Corporate India has gone through a lean patch in the last couple of years but even in these tough times there are those companies that have excelled. To judge these performances — as part of the FE CFO Awards 2017 — a jury headed by R Seshasayee, chairman, Infosys, YM Deosthalee, chairman, L&T Finance Holdings, Leo Puri, managing director, UTI Asset Management, Amit Chandra, MD, Bain Capital, and Pradip Shah, chairman, IndAsia Fund Advisors, spent the better part of a morning last week.
Picking winners from hundreds of companies across a variety of sectors isn’t easy; after all, every sector has its own set of challenges and each operates in a different business cycle. Even if broadly categorised between manufacturing and services and sliced into segments based on revenues, it is hard to compare performances. Much of the heavy lifting had been done by the team at Deloitte which sifted through the numbers and ran the checks to make sure nothing had been missed. Several parameters were taken into account including profitability, current ratios, leverage and return on net worth — and weightages were assigned — to come up with a manageable shortlist.

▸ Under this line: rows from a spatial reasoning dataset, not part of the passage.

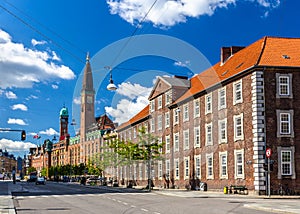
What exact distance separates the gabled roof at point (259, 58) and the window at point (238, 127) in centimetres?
405

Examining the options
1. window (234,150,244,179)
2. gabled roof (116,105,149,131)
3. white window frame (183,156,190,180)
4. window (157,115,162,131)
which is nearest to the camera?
window (234,150,244,179)

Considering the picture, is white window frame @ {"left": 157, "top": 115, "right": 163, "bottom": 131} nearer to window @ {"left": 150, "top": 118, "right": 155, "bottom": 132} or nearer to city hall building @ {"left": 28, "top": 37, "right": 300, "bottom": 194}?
city hall building @ {"left": 28, "top": 37, "right": 300, "bottom": 194}

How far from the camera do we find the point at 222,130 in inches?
1874

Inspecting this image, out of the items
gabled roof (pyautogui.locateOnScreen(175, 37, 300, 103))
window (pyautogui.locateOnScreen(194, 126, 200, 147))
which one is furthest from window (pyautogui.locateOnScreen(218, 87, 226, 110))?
window (pyautogui.locateOnScreen(194, 126, 200, 147))

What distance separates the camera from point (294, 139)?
4206cm

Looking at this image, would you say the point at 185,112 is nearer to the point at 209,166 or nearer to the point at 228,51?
the point at 228,51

The jury members, while using the data as a basic tool, brought in their perspective; several other metrics were put to use depending on which one was felt to be the most apt. More importantly, other factors were considered — the pedigree of course, management quality and corporate governance standards. It’s the better managements that usually have strong financial track records. Every candidate’s performance was discussed in detail and these companies were compared. More often than not, the contest was a keen one but in a couple of instances, there were clear winners. Those companies that walk away with the awards can be sure they’ve done a good job given their performances have been judged by a very experienced and highly competent team of professionals.